#### Goal:
Give back, word for word, the stretch of lines below from the one containing "Given point (35, 275)" through the last line.
:: Records to process
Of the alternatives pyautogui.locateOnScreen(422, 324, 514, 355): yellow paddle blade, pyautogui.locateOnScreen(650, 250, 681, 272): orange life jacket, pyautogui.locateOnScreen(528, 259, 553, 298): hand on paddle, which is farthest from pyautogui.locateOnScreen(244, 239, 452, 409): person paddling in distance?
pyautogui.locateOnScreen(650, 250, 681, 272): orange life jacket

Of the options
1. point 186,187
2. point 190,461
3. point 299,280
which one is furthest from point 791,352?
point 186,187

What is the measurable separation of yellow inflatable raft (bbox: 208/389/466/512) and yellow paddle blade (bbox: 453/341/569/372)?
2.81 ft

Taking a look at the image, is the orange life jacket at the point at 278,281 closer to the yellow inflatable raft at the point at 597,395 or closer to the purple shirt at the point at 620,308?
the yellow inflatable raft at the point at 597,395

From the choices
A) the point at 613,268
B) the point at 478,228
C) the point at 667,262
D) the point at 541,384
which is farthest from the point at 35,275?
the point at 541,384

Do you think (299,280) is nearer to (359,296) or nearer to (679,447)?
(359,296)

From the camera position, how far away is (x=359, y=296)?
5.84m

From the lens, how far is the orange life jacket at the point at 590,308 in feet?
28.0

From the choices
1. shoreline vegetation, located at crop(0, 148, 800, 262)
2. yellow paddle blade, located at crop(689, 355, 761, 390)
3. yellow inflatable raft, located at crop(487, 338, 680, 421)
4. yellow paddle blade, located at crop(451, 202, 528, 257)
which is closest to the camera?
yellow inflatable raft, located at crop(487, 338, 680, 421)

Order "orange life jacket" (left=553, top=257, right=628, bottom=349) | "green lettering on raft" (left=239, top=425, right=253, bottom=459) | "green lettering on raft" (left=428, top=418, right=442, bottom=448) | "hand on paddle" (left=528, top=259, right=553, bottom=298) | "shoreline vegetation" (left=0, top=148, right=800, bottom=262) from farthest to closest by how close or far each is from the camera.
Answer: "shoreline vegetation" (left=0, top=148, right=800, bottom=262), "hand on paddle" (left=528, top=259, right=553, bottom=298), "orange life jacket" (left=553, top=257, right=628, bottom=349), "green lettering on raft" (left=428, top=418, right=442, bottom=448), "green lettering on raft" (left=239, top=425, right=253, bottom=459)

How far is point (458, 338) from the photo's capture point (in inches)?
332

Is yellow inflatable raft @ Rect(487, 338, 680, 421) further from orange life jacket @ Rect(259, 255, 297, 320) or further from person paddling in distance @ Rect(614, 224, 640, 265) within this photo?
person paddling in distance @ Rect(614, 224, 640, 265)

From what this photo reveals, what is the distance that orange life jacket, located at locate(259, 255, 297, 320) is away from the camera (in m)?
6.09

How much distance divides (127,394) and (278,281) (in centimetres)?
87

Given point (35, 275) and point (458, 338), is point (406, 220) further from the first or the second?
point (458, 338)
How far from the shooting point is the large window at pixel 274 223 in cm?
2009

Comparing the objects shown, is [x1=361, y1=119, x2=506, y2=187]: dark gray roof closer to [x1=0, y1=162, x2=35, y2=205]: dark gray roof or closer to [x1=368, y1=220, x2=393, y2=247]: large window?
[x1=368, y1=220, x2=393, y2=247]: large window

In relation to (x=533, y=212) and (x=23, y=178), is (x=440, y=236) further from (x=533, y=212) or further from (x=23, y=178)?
::::
#### Solution:
Given point (35, 275) and point (458, 338), is point (406, 220) further from the first or the second?
point (458, 338)
How far from the shooting point is the large window at pixel 274 223 in cm?
2009

Comparing the objects shown, is [x1=361, y1=119, x2=506, y2=187]: dark gray roof closer to [x1=0, y1=162, x2=35, y2=205]: dark gray roof or closer to [x1=368, y1=220, x2=393, y2=247]: large window?
[x1=368, y1=220, x2=393, y2=247]: large window

In relation to (x=533, y=212) and (x=23, y=178), is (x=440, y=236) further from (x=533, y=212) or further from (x=23, y=178)?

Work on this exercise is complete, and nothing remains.